_What you have to do_
Pull from the forum post about measuring focal length with the sun the stretch from "The trees seemed" through "10 metres away?", word for word.

_Source document_
● ● ● ● ● ● ●

Focal length by using sun (and trees)

Can someone help refine the equation for Focal Length and Dioptre. I
am looking for the optical equation to calculate a lens's Dioptre at
home if the light source is not at infinity.

I went through the info in a Sci.Med.Vision thread to calculate the
focal length of several readings glasses. http://tinyurl.com/32fd97


---------------- QUOTE ----------------
The relationship is: Diopters = 1 / Focal-length

For instance, a focal length of 0.5 meters will have a power of 2
diotpers.

The easy way, is to just take the lens outdoors, and hold it above a
paper. If the lens forms an image of the sun at 0.5 meters -- the
power is 2 diopters. If at 1 meter, the power is 1 diopter.
-------------- END QUOTE --------------


I have a dozen pairs of ready-made reading glasses. Most of them no
longer have the strength of the lenses marked on them. I recall they
were originally marked to within 0.25 dioptre.

The sun is weak in London these days and I used the sun as it came
through some tall trees which were very approximately 10 metres away.
The trees seemed to help because it was harder to focus the sun
behind thin cloud than to focus a silhouette image of twigs and
leaves.

However my calculations for my reading glasses seem to be about 0.2
Disoptre LOWER than expected.

In other words, a guessed 1 Dioptre lenses gave me a focal distance
of 112cm which calculates to about 0.9 D. A guessed 2 D lens was
calculated to be about 1.76 D. Etc.

Are my results approximtely consistent with the light source not
being at infinity but very roughly 10 metres away?

● ● ● ● ● ● ●

_Supplied data_
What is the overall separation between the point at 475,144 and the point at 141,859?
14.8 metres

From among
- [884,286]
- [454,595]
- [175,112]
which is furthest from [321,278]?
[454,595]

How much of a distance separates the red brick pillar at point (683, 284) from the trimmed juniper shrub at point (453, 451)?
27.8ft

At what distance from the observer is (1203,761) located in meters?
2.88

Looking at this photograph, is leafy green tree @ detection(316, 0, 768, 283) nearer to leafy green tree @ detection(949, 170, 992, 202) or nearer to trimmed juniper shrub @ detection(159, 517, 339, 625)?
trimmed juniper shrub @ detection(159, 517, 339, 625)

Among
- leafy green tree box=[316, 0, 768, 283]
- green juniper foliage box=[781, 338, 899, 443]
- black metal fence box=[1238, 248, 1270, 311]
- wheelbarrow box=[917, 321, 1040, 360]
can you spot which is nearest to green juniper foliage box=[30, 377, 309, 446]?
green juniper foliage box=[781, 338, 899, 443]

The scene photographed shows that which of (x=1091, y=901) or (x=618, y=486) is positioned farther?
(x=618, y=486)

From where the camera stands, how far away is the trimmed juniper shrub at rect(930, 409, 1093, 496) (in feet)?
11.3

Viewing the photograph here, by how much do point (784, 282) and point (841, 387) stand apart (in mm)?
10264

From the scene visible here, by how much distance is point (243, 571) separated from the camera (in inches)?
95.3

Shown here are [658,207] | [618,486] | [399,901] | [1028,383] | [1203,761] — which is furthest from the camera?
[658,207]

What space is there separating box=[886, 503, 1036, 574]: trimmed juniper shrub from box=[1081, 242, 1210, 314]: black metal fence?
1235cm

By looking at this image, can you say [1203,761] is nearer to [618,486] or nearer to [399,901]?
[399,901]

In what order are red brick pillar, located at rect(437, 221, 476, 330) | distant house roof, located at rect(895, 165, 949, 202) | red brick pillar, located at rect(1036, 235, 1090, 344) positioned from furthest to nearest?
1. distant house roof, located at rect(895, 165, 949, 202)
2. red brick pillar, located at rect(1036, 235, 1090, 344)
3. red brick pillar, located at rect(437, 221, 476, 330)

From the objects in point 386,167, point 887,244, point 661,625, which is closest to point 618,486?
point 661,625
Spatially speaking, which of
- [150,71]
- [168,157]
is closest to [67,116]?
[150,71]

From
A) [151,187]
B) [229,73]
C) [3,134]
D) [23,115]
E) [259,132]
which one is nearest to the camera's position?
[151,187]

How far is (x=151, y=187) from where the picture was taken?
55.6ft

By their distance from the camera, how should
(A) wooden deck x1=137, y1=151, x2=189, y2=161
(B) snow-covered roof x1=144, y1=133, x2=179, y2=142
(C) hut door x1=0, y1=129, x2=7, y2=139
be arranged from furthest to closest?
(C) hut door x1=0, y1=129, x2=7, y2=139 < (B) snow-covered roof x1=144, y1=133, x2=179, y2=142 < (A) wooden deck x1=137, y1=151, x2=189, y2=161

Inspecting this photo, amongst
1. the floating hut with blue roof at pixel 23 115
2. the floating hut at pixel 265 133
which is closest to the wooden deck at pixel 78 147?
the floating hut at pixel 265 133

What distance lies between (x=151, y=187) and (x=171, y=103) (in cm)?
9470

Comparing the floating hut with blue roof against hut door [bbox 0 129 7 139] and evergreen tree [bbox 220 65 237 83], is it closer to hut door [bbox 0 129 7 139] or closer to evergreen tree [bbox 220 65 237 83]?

● ● ● ● ● ● ●

_Result of the task_
The trees seemed to help because it was harder to focus the sun
behind thin cloud than to focus a silhouette image of twigs and
leaves.

However my calculations for my reading glasses seem to be about 0.2
Disoptre LOWER than expected.

In other words, a guessed 1 Dioptre lenses gave me a focal distance
of 112cm which calculates to about 0.9 D. A guessed 2 D lens was
calculated to be about 1.76 D. Etc.

Are my results approximtely consistent with the light source not
being at infinity but very roughly 10 metres away?